Back Stories III
Throughout its 50th anniversary year, OPERA America is saluting its 16 founding member companies. Here’s a look at three of them, then and now.
In 1962, baritone Fred Patrick and his wife, soprano Jeanette Scovotti, founded Lake George Opera. Originally operating in Lake George itself, an Upstate New York resort community nestled in the Adirondacks, the company moved 10 miles south in 1965 to the town of Glen Falls. After Patrick’s untimely death in 1965, David Lloyd took the reins as general director, presenting a repertory that included a significant number of world premieres and recent American operas — an emphasis that continues to this day.
The company pulled up stakes once again in 1998, when renovations to its auditorium in Glen Falls necessitated a relocation another 10 miles south to the Spa Little Theatre, on the grounds of the Saratoga Performing Arts Center. The move proved permanent: The 500-seat auditorium proved a wonderful, intimate venue for the company’s brand of opera, and in 2011 the company changed its name to Opera Saratoga.
Lawrence Edelson became general and artistic director in 2014. Under his aegis, Opera Saratoga has continued its tradition of presenting new and unusual repertoire, including the world premiere of Ricky Ian Gordon and Frank Bidart’s Ellen West and a rare production of Marc Blitzstein’s seminal musical-theater work The Cradle Will Rock.
The 1920 founding of the Cincinnati Opera Association makes it the second-oldest opera company in the U.S. But even then, the city, with its large German population, had long been a mecca for classical music. Even before the founding of the Cincinnati Opera Association, the city had a vigorous operatic tradition, hosting a number of touring opera companies in the 19th and early 20th centuries, including the Metropolitan Opera from 1901 to 1911. For its first half-century, the company resided at the Cincinnati Zoo — a circumstance that gave rise to much operatic lore, like the time parrots from a nearby cage joined their voices to the Flower Duet from Madama Butterfly.
In 1972, Cincinnati Opera moved from the zoo to its present home, the 3,417-seat Music Hall. Evans Mirageas was appointed artistic director in 2005. During his tenure, the company has launched the Opera Campus program, bringing performances to venues throughout the city. In 2016, it presented the world premiere of Gregory Spears and Greg Pierce’s Fellow Travelers, and in 2017 launched CO Next: Diverse Voices, offering works that feature the stories of underrepresented populations, starting with Missy Mazzoli and Royce Vavrek’s Songs from the Uproar.
Forged out of the determination and energy of Glynn Ross, its founding general director, Seattle Opera was launched in 1963 and quickly gained a profile as an operatic powerhouse in the Pacific Northwest.
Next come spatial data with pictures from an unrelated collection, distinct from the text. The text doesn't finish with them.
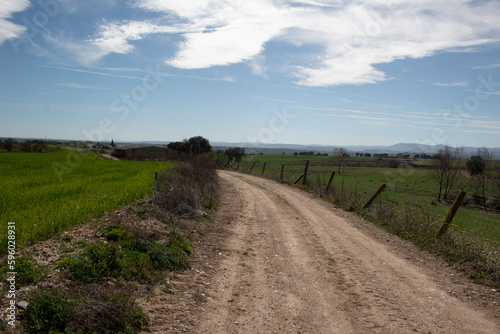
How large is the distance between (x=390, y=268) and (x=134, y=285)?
527cm

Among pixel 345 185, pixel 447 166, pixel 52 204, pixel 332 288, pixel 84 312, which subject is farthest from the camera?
pixel 447 166

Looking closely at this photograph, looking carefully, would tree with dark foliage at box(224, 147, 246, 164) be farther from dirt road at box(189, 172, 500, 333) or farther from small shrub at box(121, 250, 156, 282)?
small shrub at box(121, 250, 156, 282)

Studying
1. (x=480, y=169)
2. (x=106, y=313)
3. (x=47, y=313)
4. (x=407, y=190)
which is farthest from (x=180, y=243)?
(x=480, y=169)

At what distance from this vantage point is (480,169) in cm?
2892

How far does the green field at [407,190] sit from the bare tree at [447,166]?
1.01 metres

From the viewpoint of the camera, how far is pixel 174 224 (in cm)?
926

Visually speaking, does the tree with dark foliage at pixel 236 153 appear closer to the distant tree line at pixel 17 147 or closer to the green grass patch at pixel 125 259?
the distant tree line at pixel 17 147

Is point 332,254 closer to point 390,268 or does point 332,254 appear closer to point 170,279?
point 390,268

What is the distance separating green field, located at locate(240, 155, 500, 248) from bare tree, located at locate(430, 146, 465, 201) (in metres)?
1.01

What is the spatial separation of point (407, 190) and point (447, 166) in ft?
27.8

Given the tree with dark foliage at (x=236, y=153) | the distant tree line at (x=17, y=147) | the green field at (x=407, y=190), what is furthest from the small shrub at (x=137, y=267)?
the distant tree line at (x=17, y=147)

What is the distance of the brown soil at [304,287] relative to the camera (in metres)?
4.63

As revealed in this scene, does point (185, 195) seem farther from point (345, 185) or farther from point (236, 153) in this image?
point (236, 153)

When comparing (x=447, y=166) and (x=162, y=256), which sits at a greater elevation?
(x=447, y=166)
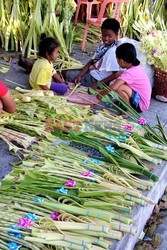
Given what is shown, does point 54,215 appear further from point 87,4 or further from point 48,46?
point 87,4

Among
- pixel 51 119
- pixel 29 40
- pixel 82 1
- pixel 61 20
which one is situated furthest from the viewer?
pixel 82 1

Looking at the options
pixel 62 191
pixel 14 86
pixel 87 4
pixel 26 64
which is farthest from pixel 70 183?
pixel 87 4

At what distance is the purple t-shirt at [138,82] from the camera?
3.84m

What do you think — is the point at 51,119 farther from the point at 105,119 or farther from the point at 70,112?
the point at 105,119

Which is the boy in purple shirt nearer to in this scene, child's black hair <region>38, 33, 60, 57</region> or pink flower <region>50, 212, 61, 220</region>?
child's black hair <region>38, 33, 60, 57</region>

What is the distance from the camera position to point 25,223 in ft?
6.81

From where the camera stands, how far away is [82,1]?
612 cm

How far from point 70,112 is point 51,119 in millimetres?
198

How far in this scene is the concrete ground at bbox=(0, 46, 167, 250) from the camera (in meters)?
2.87

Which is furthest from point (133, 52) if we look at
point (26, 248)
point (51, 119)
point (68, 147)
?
point (26, 248)

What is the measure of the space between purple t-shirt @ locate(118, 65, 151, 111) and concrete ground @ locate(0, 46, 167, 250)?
175 millimetres

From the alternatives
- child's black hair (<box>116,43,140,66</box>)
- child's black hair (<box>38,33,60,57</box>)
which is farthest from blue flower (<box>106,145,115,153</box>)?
child's black hair (<box>38,33,60,57</box>)

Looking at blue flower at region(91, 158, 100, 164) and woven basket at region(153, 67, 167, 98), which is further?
woven basket at region(153, 67, 167, 98)

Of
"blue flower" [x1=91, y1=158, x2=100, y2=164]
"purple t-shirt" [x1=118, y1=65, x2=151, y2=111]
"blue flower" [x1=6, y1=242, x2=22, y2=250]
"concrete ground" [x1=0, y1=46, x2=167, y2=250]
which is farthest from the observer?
"purple t-shirt" [x1=118, y1=65, x2=151, y2=111]
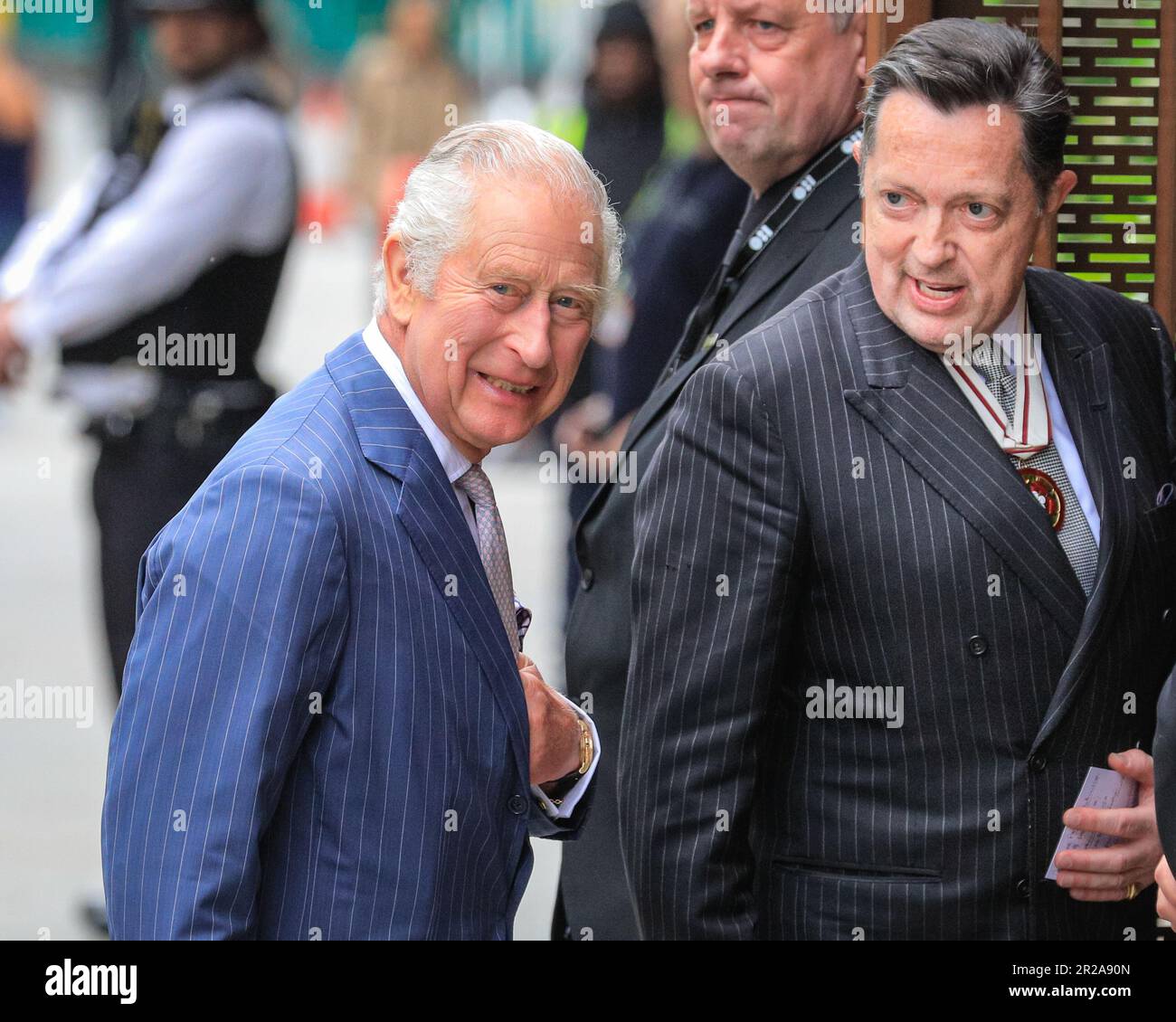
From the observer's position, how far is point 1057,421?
2.37 metres

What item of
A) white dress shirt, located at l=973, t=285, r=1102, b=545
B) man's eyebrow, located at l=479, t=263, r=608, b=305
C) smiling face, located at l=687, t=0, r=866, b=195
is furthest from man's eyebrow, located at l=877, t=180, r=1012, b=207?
smiling face, located at l=687, t=0, r=866, b=195

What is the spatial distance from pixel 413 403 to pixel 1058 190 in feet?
3.12

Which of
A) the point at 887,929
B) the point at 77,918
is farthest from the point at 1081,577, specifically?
the point at 77,918

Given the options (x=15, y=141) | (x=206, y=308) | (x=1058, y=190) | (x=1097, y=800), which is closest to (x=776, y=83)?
(x=1058, y=190)

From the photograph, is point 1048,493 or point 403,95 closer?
point 1048,493

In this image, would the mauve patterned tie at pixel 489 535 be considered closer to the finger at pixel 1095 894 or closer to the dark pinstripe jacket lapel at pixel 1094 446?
the dark pinstripe jacket lapel at pixel 1094 446

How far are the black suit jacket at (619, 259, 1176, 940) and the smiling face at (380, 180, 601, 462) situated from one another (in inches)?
14.6

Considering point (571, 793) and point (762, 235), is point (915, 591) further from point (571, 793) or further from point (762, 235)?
point (762, 235)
In 1970, the company mounted the world premiere of Carlisle Floyd’s Of Mice and Men. That occasion marked a significant milestone: the founding of OPERA America, spearheaded by Ross.
The summer of 1975 marked Seattle Opera’s first two cycles of Wagner’s Ring, one in German and one in English, starting a tradition that continued uninterrupted for the next eight seasons and established the company as a mecca for Wagnerians worldwide. Speight Jenkins, who took over as general director in 1983, mounted two further new Ring productions during his tenure, as well as much unusual repertoire and the company’s first commission, Daron Hagen and Gardner McFall’s Amelia, in 2010. Under the leadership of Aidan Lang, general director from 2014 to 2019, Seattle Opera presented the world premiere of Jack Perla and Jessica Murphy Moo’s An American Dream.
The company moved its performances into Marion Oliver McCaw Hall in 2003, and in 2017, opened its new Opera Center: a glass-enclosed facility that not only holds administration offices, rehearsal studios and a performance space, but also positions Seattle Opera as a vital community resource.